■ **Tarefas a realizar**
1) De acordo com o trecho sobre Hinton e a retropropagação, que peso recebe cada nó entre os neurônios logo que a rede neural artificial é formada?
2) Extraia sem alterações, do trecho sobre Hinton e a retropropagação, a parte que se inicia nas palavras que contêm "O SALTO: BACKPROPAGATION" e vai até "um peso aleatório.".
3) Continue o trecho sobre Hinton e a retropropagação a partir da última frase apresentada.

■ **Trecho selecionado**
A entrevistadora do Podcast, Sabrina Tavernise, pondera:


“Mas Geoff está abraçando uma ideia que foi amplamente descartada pela maioria da comunidade da IA. Ele tinha qualquer evidência de que essa abordagem iria realmente funcionar?”


Com a palavra, Hinton:


“A única razão para acreditar que poderia funcionar era porque o cérebro funciona. Era também a principal razão para acreditar na existência de alguma esperança de que funcionasse.”


Segundo ele, a proposta foi “amplamente desconsiderada como apenas uma idéia maluca que nunca iria funcionar”.


A GRANDE SACADA DE HINTON


Como sabemos hoje, a “ideia maluca” funcionou. E compreendemos então porque Hinton é tão importante para a história da IA: ele encontrou a comunidade científica num beco sem saída e, acreditando naquele insight, mudou todo o paradigma e abriu uma estrada para o desenvolvimento da tecnologia que hoje mesmeriza a Humanidade.


Quando se mudou para os Estados Unidos, Hinton elaborou um algoritmo que imitava o sistema cerebral num computador: por meio do programa, criou uma rede de neurônios digitais que compartilhavam informação entre si, abrindo caminho para que o computador aprendesse por conta própria.


O SALTO: BACKPROPAGATION


O grande salto de Hinton veio com a chamada retropropagação (backpropagation) aplicada às redes neurais artificiais. A coisa funciona mais ou menos assim:


1. Uma vez formada a rede neural artificial, cada nó entre os neurônios recebe um peso aleatório.

2. Os dados de treinamento são fornecidos à rede neural, e os sinais são propagados pelos neurônios de entrada até os neurônios de saída (isso é a propagação direta). Cada neurônio realiza uma soma ponderada dos sinais recebidos, seguida de uma função de ativação não linear. Imagine, por exemplo, que os dados de entrada sejam fotos de gatos e fotos de outros felinos e os dados de saída sejam classificações como “gato” ou “não gato”.

3. Os erros de classificação cometidos pela rede neural são comparados com o valor esperado, utilizando uma função de custo, como erro quadrático médio (medida de quanto alguns resultados se afastam de uma média esperada).

4. Em seguida, o erro é propagado em sentido contrário pela rede neural (da saída para a entrada), por meio de cálculos apropriados do erro em relação aos pesos aleatórios;

5. Com base nas derivadas parciais calculadas na etapa acima, os pesos das conexões vão sendo ajustados por um algoritmo de otimização, para minimizar os erros da etapa 3.

■ **Material**
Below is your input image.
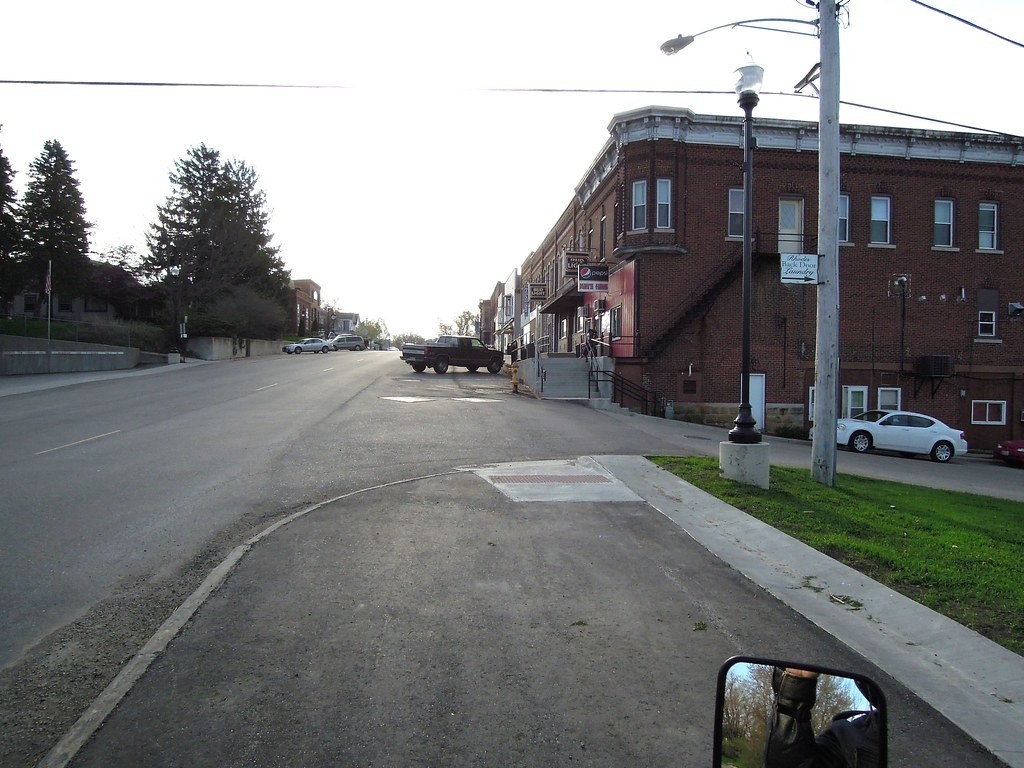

■ **Respostas às tarefas**
1) Cada nó recebe um peso aleatório.

2)
O SALTO: BACKPROPAGATION


O grande salto de Hinton veio com a chamada retropropagação (backpropagation) aplicada às redes neurais artificiais. A coisa funciona mais ou menos assim:


1. Uma vez formada a rede neural artificial, cada nó entre os neurônios recebe um peso aleatório.

3)
6. Esse processo pode ser iterado muitas vezes, até que os erros se tornem mínimos.


Nisso está o coração da assustadora evolução da IA nos últimos anos. É como uma “Cama de Procusto” que ajusta o “cérebro eletrônico” até que ele tenha o formato exato para dar as respostas corretas.


RUMO ÀS BIG TECHS


Após publicar o resultado de seus estudos em 2012, Hinton e sua equipe ofereceram seus serviços às Big Techs, que entraram num leilão, vencido pelo Google, com o pagamento de 44 milhões de dólares, além do fornecimento da estrutura necessária para que seguissem na pesquisa e melhoria das redes neurais.


O NOVO INSIGHT


As coisas correram conforme o previsto até o último ano – quando, segundo Hinton, “mudou de ideia” quanto aos riscos oferecidos para a IA. De acordo com o cientista, ele sempre quis entender o cérebro humano. Mas viu no ano de 2022 que o que as máquinas estão fazendo não é um modelo-réplica do cérebro. É algo


Diferente e melhor.”


O que alterou a percepção de Hinton foi o fato de que a IA se tornou um conjunto de milhões de cérebros interligados que compartilham informação e aprendizado simultaneamente e de forma automática:


“Assim, esses agentes digitais, tão logo um deles aprende alguma coisa, todos os outros também sabem. Isso quer dizer que muitas, muitas cópias de um agente digital podem ler a internet inteira em apenas um mês. Nós não conseguimos fazer isso.”


Hinton se encontrou diante de um paradoxo: por um lado, a satisfação intelectual de ver sua pesquisa prosperar e chegar ao ápice. Por outro, numa dimensão e velocidade que nem ele imaginava. E proferiu as palavras que impressionaram o mundo:


Isso é assustador!”


Em maio de 2023 Hinton deixou o Google; segundo ele, só assim ficaria à vontade para falar livremente sobre o horizonte da Humanidade diante dos novos caminhos da IA.


OS TRÊS GRANDES PERIGOS


Hinton não tem grande preocupação com os vieses cognitivos da IA, que geralmente são lembrados como um problema relevante; esses poderão ser, de acordo com ele, resolvidos com relativa facilidade.


Por outro lado, existem três grandes perigos que Hinton teme.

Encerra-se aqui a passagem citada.